- Other names: CHAPLE Syndrome, DAF deficiency
- Graphic depicting the autosomal recessive pattern of disease inheritance
- CHAPLE Syndrome has an autosomal recessive pattern of inheritance
- Specialty: Medical genetics
- Symptoms: Gastrointestinal symptoms, edema, malnutrition, hypoalbuminemia, hypogammaglobulinemia, intestinal lymphangiectasia
- Causes: Genetic (autosomal recessive)
- Diagnostic method: Genetic testing
- Treatment: Eculizumab

= CD55 deficiency =

CD55 deficiency, also called DAF deficiency or CHAPLE syndrome, is a rare genetic disorder of the immune system. CHAPLE stands for "CD55 deficiency with hyper-activation of complement, angiopathic thrombosis, and severe protein-losing enteropathy (PLE)." The disorder usually manifests in childhood and can be life-threatening. This condition was described by Özen, et al. in 2017.

== Signs and symptoms ==
CHAPLE is characterized by severe protein-losing enteropathy leading to hypoproteinemia.

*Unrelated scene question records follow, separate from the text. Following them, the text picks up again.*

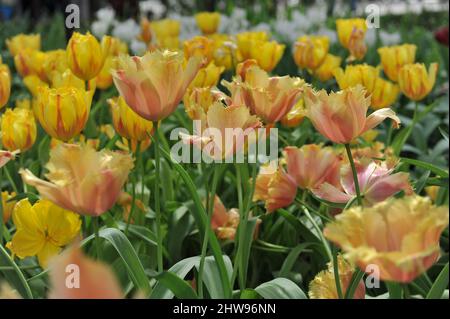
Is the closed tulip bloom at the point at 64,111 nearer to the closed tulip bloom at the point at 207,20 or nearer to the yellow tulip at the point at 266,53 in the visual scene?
the yellow tulip at the point at 266,53

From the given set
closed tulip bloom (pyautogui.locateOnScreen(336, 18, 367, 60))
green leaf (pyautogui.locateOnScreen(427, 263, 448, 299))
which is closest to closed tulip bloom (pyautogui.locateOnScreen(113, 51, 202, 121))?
green leaf (pyautogui.locateOnScreen(427, 263, 448, 299))

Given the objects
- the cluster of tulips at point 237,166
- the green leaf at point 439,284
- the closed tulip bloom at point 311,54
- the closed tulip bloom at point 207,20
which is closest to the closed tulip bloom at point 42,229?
the cluster of tulips at point 237,166

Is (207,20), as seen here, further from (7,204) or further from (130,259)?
(130,259)

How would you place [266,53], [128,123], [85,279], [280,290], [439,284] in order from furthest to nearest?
[266,53]
[128,123]
[280,290]
[439,284]
[85,279]

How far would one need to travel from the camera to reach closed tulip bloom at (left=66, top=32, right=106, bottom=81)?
150cm

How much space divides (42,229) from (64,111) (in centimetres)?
19

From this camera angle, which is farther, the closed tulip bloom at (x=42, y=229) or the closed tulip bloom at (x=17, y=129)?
the closed tulip bloom at (x=17, y=129)

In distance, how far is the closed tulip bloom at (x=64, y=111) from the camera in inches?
49.4

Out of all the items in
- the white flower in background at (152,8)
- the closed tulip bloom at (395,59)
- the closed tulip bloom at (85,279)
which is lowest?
the white flower in background at (152,8)

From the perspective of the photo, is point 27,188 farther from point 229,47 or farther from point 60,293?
point 60,293

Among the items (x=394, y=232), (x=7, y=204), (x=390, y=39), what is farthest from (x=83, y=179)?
(x=390, y=39)

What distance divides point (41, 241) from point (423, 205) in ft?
2.50

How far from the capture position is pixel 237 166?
1204 mm
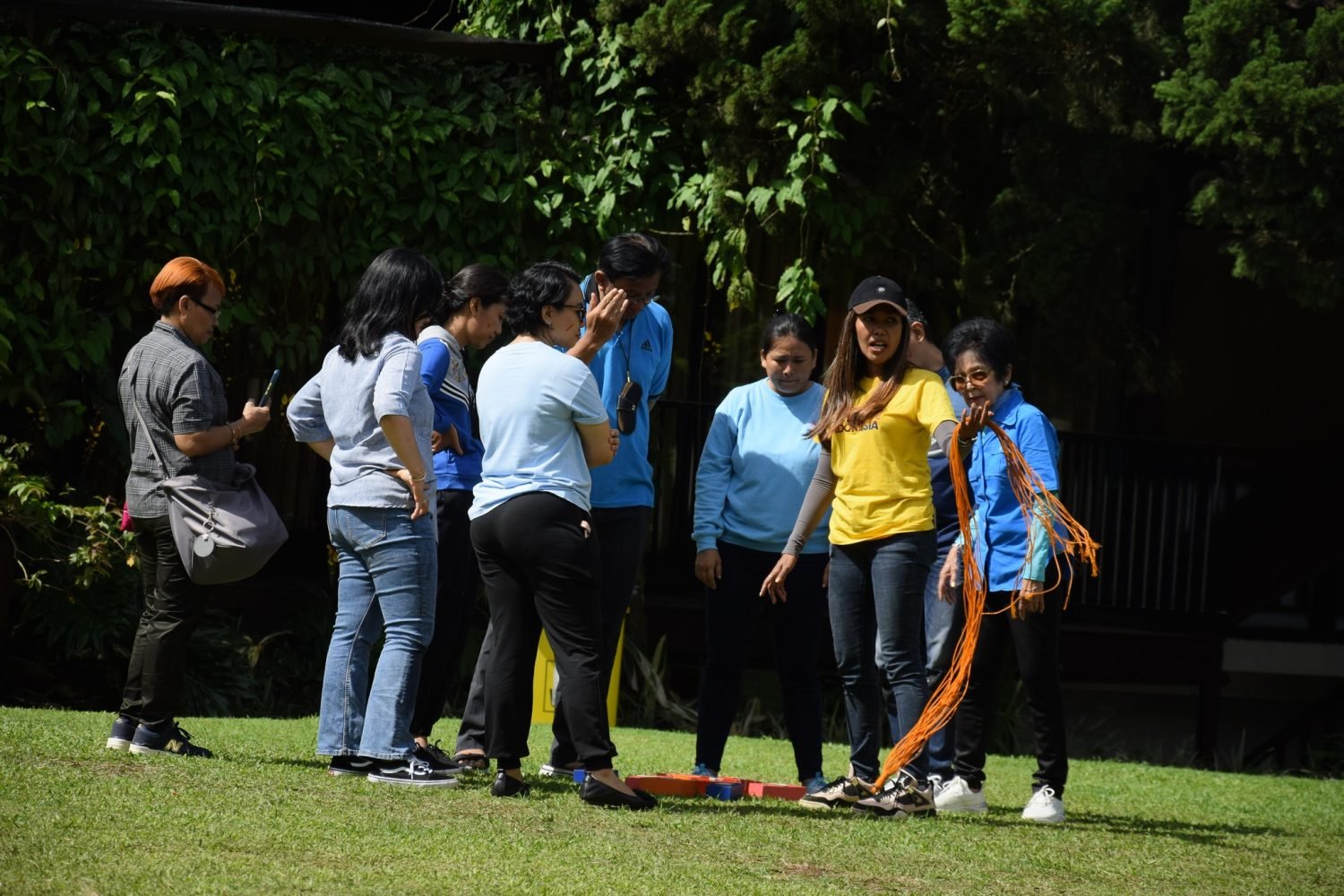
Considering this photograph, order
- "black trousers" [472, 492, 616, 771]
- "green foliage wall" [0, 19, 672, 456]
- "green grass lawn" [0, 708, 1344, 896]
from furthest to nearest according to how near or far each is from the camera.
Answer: "green foliage wall" [0, 19, 672, 456] → "black trousers" [472, 492, 616, 771] → "green grass lawn" [0, 708, 1344, 896]

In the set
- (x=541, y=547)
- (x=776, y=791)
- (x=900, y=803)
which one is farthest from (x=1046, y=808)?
(x=541, y=547)

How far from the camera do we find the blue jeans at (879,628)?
18.2 ft

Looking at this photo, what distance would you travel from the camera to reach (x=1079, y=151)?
1005 centimetres

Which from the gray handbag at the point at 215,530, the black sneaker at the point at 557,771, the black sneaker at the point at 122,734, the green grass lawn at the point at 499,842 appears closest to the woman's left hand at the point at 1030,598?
the green grass lawn at the point at 499,842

Symptoms can include abdominal pain, nausea, vomiting, diarrhea, loss of appetite, weight loss, and edema. People also have chronic malabsorption, which causes deficiencies in iron, ferritin, calcium, magnesium, folate, vitamin D and vitamin B12. Some patients may have recurrent respiratory infections associated with hypogammaglobulinemia. Severe thrombotic vascular occlusions may also be found among these patients.

== Genetics ==
CHAPLE syndrome is caused by mutations of the complement regulator CD55 gene leading to a loss of protein expression.

=== Inheritance ===
CHAPLE syndrome is primarily inherited in an autosomal recessive manner. This means that usually a child inherits a copy of the mutated gene from both parents, resulting in a homozygous defect.

== Pathophysiology ==
CHAPLE syndrome is characterized by complement-mediated autoimmune hemolysis and paroxysmal nocturnal hemoglobinuria. The protein CD55 (also called decay-accelerating factor) helps to regulate the complement cascade, part of the innate immune system, by regulating the amplification phase. When CD55 is absent, the complement system attacks red blood cells and causes them to be destroyed (hemolysis).

== Diagnosis ==
CHAPLE syndrome patients are generally diagnosed through a combination of clinical presentation, histology, and genetic testing. Although symptom presentation may vary, patients generally present with early-onset gastrointestinal symptoms, edema, malnutrition, hypoalbuminemia, and hypogammaglobulinemia. Histopathological assessment of intestinal biopsy samples or resections revealed extensive lymphangiectasia, and suggest a diagnosis of primary intestinal lymphangiectasia. Patients are also susceptible to large-vein thrombosis.

== Treatment ==
Once a diagnosis is made, the treatment is based on an individual's clinical condition. Kurolap and colleagues treated patients with off-label eculizumab, a humanized anti-C5 monoclonal antibody and complement inhibitor, and it was shown to have beneficial outcomes over an 18-month period. Investigators at Marmara University in Istanbul, Turkey, and the National Institute of Allergy and Infectious Diseases at the US National Institutes of Health in Bethesda, Maryland currently have clinical protocols to study new approaches to the diagnosis and treatment of this disorder. Pozelimab is the first therapeutic approved for treatment of CHAPLE disease, receiving FDA approval Aug 2023.